* Records from a data source *
----------

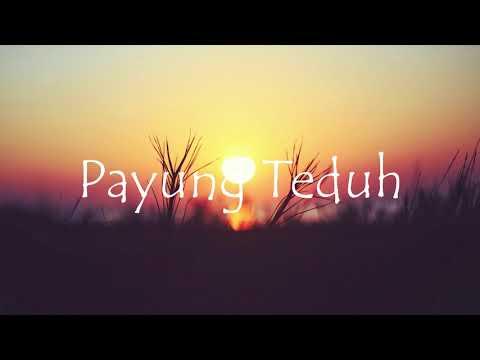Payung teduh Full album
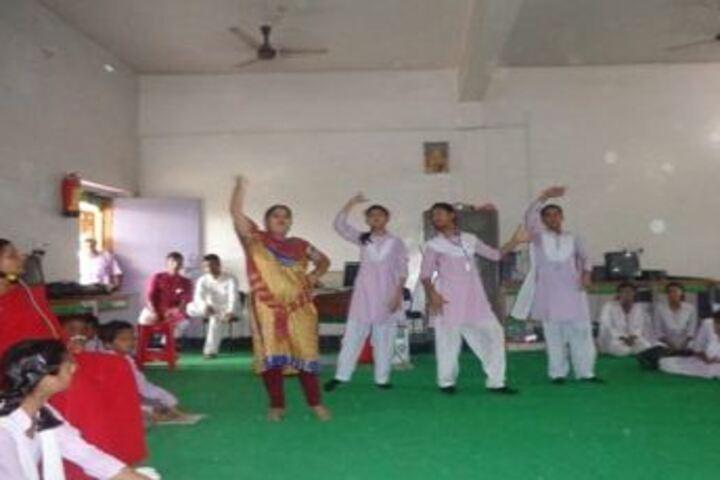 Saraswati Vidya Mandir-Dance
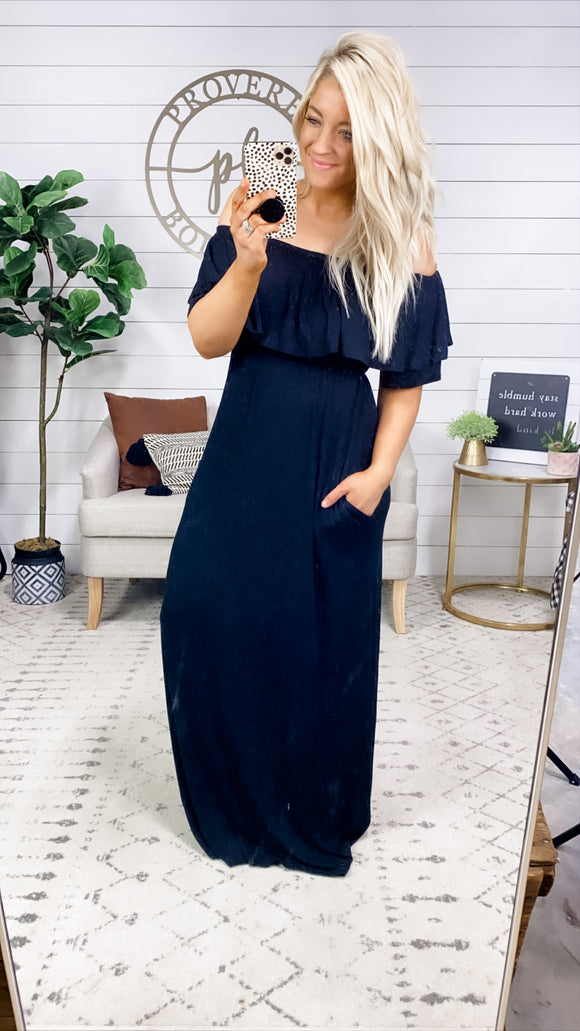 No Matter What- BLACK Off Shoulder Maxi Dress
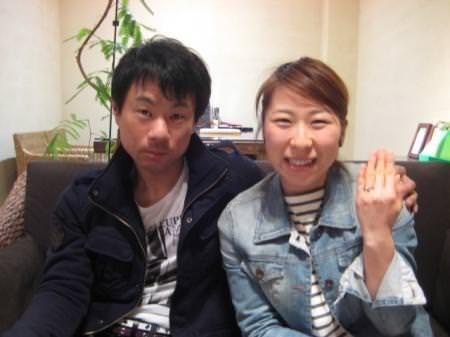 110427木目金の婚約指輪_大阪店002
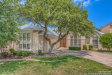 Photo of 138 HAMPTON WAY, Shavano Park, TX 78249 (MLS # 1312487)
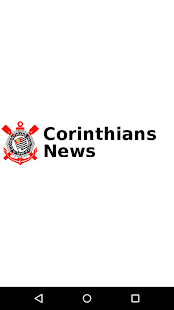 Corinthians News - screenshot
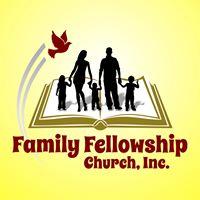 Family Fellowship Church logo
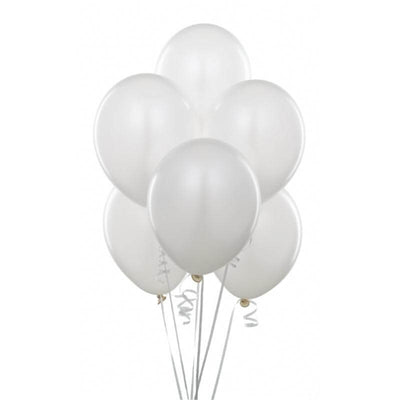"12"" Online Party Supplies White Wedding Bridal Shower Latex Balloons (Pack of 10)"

----------

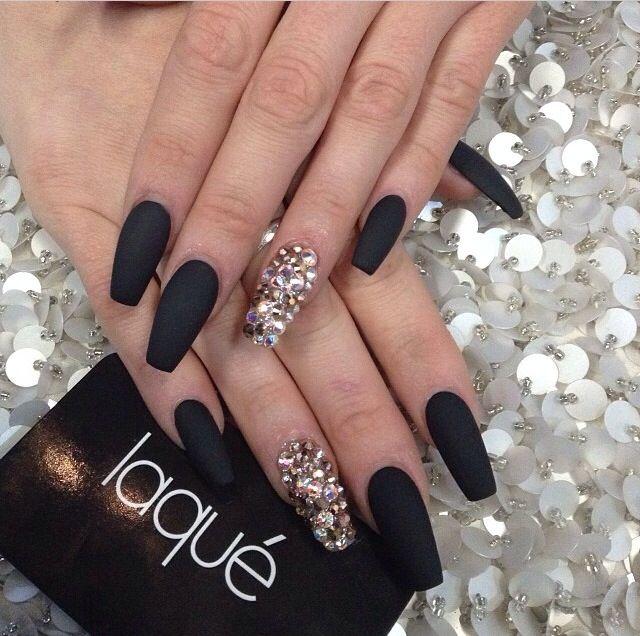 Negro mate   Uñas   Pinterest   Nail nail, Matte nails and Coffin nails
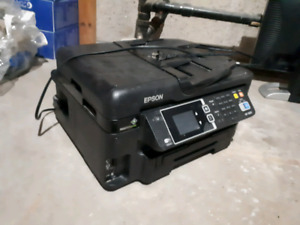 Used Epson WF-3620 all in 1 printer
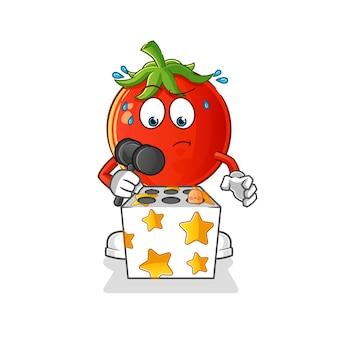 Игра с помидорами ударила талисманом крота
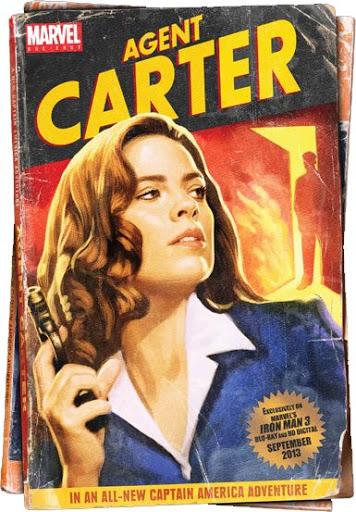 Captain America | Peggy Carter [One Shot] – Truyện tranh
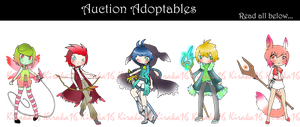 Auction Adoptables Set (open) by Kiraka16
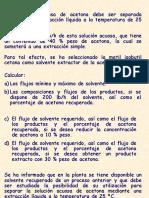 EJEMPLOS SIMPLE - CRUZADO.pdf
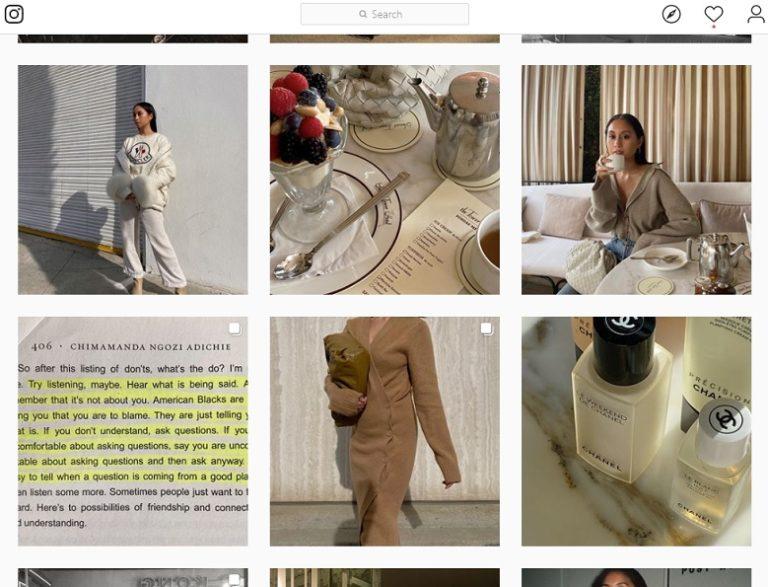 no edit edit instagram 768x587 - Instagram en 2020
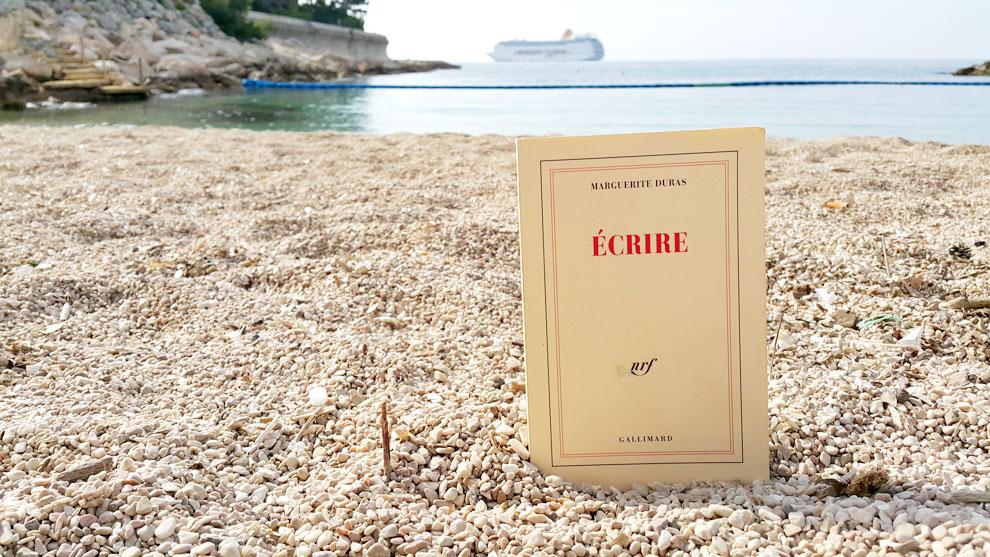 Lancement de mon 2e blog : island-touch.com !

----------

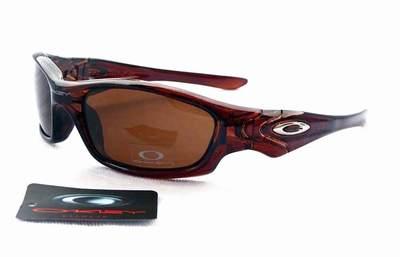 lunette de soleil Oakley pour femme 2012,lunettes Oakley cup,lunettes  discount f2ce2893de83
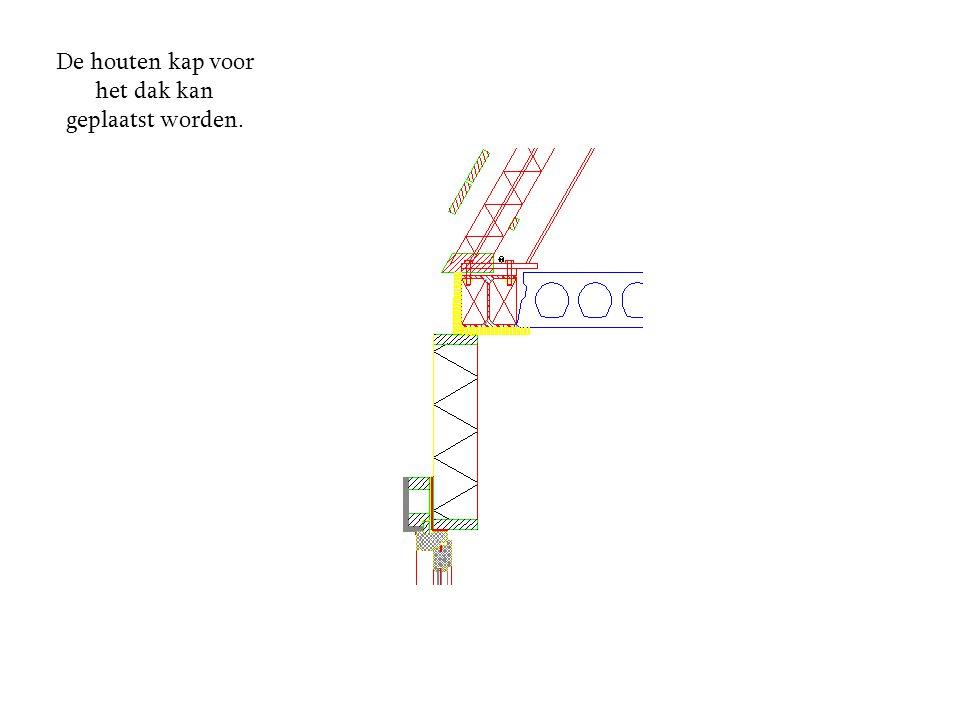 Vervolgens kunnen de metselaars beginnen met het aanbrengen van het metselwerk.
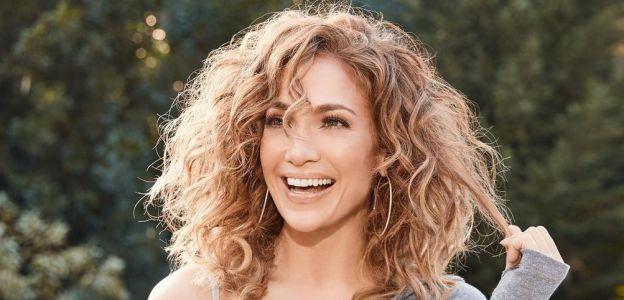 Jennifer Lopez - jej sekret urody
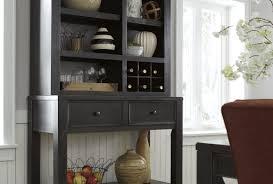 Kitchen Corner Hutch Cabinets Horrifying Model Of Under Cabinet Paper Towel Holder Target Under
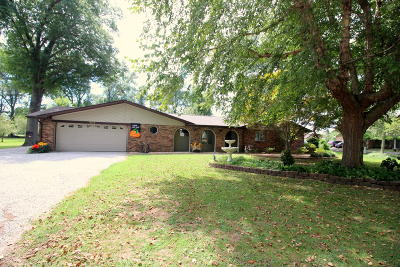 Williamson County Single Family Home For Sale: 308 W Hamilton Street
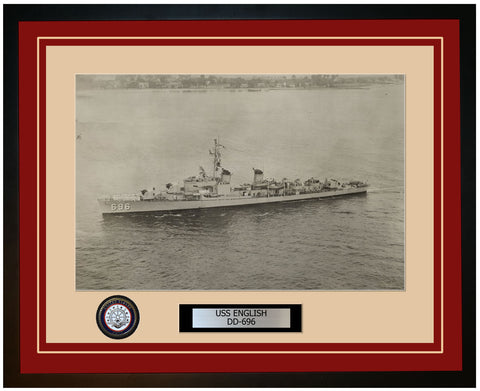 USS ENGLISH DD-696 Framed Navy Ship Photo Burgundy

----------

* The task *
Beginning with the line above that contains "Jennifer Lopez - jej sekret urody" and ending with the line that contains "USS ENGLISH DD-696", quote each line exactly, keeping out the pictures.

* Task answer *
 Jennifer Lopez - jej sekret urody
 Kitchen Corner Hutch Cabinets Horrifying Model Of Under Cabinet Paper Towel Holder Target Under
 Williamson County Single Family Home For Sale: 308 W Hamilton Street
 USS ENGLISH DD-696 Framed Navy Ship Photo Burgundy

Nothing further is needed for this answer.